Widely regarded as the ‘Father of Basketball’, the late Ivor Burge is responsible for bringing the game to our shores. Burge produced the first standardised basketball rulebook in Australia and was influential in establishing a national body for the sport. He was one of four representatives that came together in 1939 in Melbourne with the main objective of establishing a body to control the sport of basketball in Australia – the Australian Basketball Union, the predecessor to what is now known as Basketball Australia.
Burge founded the Victorian Basketball Association in 1931 and was made a life member of the Association. In February 1941, he was appointed the first Director of Physical Education at the University of Queensland. He introduced basketball to the Queensland University Medical Faculty and coached basketball at the Brisbane YMCA.
In 1946 Burge was involved in the writing of the Constitution of Basketball Australia and founded the Queensland Amateur Basketball Association, becoming its first President, a role he maintained until 1954. That same year at the age of 44, he was captain/coach of the first Queensland team to contest the first Australian men’s basketball championship.

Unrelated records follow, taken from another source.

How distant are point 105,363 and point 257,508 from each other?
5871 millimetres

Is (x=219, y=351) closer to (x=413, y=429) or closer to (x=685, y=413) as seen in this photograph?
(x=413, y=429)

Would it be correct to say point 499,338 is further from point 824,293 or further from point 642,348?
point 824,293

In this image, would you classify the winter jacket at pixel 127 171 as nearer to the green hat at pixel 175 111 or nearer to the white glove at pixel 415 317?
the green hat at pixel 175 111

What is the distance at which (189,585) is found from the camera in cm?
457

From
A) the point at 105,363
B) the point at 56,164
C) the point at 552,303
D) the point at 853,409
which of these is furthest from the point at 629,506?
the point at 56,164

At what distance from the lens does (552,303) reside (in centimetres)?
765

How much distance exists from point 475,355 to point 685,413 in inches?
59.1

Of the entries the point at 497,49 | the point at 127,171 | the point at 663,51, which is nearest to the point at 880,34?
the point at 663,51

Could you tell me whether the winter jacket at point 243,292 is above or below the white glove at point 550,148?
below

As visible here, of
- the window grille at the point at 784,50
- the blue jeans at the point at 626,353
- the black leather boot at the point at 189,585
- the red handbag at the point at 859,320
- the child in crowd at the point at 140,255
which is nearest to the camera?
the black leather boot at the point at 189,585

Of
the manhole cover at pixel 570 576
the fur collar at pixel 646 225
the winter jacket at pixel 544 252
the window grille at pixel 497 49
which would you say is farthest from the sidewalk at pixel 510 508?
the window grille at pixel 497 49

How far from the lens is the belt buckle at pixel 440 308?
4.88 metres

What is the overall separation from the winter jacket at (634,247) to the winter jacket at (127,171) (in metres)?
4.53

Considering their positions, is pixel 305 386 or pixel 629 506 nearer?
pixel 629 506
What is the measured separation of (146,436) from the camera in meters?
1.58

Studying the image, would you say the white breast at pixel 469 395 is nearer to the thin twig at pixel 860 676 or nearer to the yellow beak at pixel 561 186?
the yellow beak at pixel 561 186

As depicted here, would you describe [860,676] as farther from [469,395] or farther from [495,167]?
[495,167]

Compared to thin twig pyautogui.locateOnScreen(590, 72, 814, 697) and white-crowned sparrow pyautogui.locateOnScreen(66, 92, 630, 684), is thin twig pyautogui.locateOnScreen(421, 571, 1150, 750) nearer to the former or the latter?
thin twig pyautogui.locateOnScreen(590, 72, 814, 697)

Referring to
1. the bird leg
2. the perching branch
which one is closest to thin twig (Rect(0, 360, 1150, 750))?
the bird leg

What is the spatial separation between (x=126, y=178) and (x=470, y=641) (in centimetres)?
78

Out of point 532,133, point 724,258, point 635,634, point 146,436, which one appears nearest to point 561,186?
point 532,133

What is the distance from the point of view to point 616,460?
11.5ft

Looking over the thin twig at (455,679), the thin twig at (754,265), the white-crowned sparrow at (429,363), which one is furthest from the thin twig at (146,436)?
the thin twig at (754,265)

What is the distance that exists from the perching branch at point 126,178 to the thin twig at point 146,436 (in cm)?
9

Burge continued to coach Queensland teams at Australian championships until 1954 and became the first life member of the Queensland Amateur Basketball Association in 1956. He was also appointed to the Technical Committee for Basketball at the Melbourne Olympic Games.
In 1983, he became a Member of the Order of the British Empire (MBE) for his services to the University of Queensland in the field of physical education and basketball. In 1992, he was awarded life membership of the Australian Basketball Federation and in 2004 was an inaugural inductee into the Basketball Australia Hall of Fame.